## Brief
Only lines with the word "category" are needed; collect each of them from the listing below.

○ ○ ○ ○ ○

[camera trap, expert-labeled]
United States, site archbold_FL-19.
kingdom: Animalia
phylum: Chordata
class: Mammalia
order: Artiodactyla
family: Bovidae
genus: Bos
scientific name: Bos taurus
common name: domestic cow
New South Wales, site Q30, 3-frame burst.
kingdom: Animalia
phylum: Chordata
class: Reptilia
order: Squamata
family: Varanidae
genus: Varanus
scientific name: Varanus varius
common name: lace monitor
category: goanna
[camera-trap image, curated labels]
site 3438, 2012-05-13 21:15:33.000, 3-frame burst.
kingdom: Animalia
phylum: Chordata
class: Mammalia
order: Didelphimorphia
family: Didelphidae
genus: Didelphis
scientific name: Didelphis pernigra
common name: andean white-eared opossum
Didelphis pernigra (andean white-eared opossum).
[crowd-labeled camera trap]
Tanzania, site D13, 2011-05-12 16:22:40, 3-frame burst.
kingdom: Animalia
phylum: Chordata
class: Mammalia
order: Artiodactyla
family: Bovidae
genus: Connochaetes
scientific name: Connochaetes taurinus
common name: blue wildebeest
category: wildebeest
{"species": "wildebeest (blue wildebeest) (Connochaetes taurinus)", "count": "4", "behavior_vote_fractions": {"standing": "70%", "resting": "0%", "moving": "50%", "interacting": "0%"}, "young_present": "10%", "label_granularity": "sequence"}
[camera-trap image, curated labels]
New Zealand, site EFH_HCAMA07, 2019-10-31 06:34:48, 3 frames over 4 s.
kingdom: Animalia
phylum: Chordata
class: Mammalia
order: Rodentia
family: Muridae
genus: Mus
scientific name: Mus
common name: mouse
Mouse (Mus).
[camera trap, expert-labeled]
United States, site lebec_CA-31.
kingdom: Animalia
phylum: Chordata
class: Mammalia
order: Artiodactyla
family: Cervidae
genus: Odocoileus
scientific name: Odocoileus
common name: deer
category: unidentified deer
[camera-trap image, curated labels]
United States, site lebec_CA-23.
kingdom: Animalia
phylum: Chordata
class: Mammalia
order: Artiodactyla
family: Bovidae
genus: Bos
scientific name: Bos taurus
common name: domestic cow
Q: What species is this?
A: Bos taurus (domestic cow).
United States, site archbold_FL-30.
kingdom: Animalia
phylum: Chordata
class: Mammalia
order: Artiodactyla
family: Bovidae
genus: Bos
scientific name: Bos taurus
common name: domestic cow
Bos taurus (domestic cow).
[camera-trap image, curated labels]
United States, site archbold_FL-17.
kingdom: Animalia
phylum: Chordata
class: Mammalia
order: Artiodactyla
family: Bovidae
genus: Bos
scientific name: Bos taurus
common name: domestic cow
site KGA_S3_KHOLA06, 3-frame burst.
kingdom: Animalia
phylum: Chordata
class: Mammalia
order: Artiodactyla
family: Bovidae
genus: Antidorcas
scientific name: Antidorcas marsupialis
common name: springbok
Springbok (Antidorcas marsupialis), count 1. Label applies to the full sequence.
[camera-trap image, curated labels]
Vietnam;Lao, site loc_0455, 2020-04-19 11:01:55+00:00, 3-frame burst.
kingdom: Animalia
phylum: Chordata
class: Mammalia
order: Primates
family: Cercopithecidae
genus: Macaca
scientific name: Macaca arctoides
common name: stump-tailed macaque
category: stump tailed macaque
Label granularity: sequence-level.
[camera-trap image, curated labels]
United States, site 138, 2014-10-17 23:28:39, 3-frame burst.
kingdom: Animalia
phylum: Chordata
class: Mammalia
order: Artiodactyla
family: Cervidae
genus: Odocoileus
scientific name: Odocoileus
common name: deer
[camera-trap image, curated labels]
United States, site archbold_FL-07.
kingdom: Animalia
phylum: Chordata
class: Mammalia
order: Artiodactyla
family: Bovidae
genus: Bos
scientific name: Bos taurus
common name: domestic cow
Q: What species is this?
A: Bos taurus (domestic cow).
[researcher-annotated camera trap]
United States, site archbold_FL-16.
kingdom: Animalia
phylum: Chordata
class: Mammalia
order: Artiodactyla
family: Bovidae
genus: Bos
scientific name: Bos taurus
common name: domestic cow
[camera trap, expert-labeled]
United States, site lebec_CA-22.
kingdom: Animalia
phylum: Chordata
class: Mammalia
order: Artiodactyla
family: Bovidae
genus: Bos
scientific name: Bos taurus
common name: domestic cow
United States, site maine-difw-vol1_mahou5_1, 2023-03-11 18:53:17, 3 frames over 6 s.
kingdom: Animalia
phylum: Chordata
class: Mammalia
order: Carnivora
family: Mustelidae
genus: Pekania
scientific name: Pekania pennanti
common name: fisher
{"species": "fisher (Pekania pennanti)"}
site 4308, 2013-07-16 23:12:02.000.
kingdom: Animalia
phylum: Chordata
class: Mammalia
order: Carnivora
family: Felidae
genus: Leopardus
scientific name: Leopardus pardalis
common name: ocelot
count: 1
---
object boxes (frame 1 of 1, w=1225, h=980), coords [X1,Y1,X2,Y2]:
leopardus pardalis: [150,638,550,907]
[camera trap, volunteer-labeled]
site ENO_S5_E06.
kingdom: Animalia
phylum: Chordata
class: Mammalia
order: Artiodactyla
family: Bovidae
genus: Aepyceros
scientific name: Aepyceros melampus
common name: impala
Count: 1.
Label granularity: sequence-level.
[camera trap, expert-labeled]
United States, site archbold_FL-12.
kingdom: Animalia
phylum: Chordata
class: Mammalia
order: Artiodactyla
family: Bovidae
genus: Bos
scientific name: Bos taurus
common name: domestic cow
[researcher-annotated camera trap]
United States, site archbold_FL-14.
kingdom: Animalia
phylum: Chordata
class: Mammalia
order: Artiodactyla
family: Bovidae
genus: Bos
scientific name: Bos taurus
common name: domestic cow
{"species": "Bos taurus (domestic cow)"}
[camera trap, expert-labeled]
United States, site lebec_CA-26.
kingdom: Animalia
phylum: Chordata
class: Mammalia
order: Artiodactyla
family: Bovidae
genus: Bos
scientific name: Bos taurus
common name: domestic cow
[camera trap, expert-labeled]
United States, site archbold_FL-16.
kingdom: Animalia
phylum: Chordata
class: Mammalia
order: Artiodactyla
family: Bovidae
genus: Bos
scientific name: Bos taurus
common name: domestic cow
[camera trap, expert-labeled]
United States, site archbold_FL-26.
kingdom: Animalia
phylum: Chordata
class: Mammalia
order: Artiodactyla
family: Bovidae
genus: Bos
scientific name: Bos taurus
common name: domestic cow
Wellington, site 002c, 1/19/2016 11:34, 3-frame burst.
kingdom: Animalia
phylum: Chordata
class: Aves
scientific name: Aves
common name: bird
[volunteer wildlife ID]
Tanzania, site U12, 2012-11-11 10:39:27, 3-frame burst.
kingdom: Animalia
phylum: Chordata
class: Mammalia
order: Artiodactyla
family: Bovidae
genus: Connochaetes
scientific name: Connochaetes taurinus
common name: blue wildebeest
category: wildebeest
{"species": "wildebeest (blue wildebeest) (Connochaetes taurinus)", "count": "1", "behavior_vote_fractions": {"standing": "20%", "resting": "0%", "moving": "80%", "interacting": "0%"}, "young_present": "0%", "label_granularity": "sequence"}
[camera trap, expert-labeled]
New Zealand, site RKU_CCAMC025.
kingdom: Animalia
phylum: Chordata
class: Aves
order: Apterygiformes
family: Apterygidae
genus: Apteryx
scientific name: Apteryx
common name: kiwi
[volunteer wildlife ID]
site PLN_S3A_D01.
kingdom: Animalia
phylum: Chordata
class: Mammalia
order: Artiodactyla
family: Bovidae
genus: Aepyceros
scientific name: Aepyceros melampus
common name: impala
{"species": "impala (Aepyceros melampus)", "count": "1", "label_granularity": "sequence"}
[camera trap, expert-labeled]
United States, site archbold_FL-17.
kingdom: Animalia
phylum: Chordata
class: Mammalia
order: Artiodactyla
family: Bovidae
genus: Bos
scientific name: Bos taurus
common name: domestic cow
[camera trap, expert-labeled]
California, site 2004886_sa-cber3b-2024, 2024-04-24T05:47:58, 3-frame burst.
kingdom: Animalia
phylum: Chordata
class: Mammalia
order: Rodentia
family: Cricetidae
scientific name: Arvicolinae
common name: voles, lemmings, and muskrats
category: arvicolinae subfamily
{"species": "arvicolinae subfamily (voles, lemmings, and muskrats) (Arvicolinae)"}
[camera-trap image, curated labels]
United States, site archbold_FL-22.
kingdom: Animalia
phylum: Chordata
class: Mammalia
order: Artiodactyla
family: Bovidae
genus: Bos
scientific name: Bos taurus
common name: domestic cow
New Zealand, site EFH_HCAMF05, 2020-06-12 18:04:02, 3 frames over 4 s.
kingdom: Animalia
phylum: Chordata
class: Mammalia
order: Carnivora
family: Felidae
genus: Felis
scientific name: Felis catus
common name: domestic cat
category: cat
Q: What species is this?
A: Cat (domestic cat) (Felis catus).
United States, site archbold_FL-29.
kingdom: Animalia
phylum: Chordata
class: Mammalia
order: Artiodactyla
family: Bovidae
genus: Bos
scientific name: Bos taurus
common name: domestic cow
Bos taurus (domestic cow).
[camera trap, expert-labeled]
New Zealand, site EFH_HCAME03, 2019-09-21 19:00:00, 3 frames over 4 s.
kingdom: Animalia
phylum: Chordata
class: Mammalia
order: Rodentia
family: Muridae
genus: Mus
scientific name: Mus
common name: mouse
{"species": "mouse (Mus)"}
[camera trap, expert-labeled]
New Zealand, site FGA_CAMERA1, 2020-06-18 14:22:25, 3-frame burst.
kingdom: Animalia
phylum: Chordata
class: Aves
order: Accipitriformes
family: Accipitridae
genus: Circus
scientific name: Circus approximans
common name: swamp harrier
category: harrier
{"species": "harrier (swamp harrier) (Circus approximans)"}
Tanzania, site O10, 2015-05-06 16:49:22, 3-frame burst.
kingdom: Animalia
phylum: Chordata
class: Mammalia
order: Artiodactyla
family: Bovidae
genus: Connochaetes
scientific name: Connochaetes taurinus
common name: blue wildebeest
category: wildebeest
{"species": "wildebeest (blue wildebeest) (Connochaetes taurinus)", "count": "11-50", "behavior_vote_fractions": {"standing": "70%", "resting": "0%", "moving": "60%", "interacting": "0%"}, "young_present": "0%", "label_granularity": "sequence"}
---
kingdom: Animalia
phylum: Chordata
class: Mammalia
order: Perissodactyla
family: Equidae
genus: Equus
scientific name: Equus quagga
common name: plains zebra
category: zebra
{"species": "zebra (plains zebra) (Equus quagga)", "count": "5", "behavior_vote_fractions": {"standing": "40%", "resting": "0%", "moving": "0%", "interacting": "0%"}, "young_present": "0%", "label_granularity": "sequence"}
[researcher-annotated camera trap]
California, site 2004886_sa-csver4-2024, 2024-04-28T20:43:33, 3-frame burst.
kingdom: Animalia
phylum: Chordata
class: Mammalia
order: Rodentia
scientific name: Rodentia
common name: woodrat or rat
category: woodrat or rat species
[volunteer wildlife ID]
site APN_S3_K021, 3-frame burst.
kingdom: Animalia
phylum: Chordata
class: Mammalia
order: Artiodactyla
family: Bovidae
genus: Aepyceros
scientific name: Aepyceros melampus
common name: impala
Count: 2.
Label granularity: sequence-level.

○ ○ ○ ○ ○

## Result for this task
category: goanna
category: wildebeest
category: unidentified deer
category: stump tailed macaque
category: wildebeest
category: arvicolinae subfamily
category: cat
category: harrier
category: wildebeest
category: zebra
category: woodrat or rat species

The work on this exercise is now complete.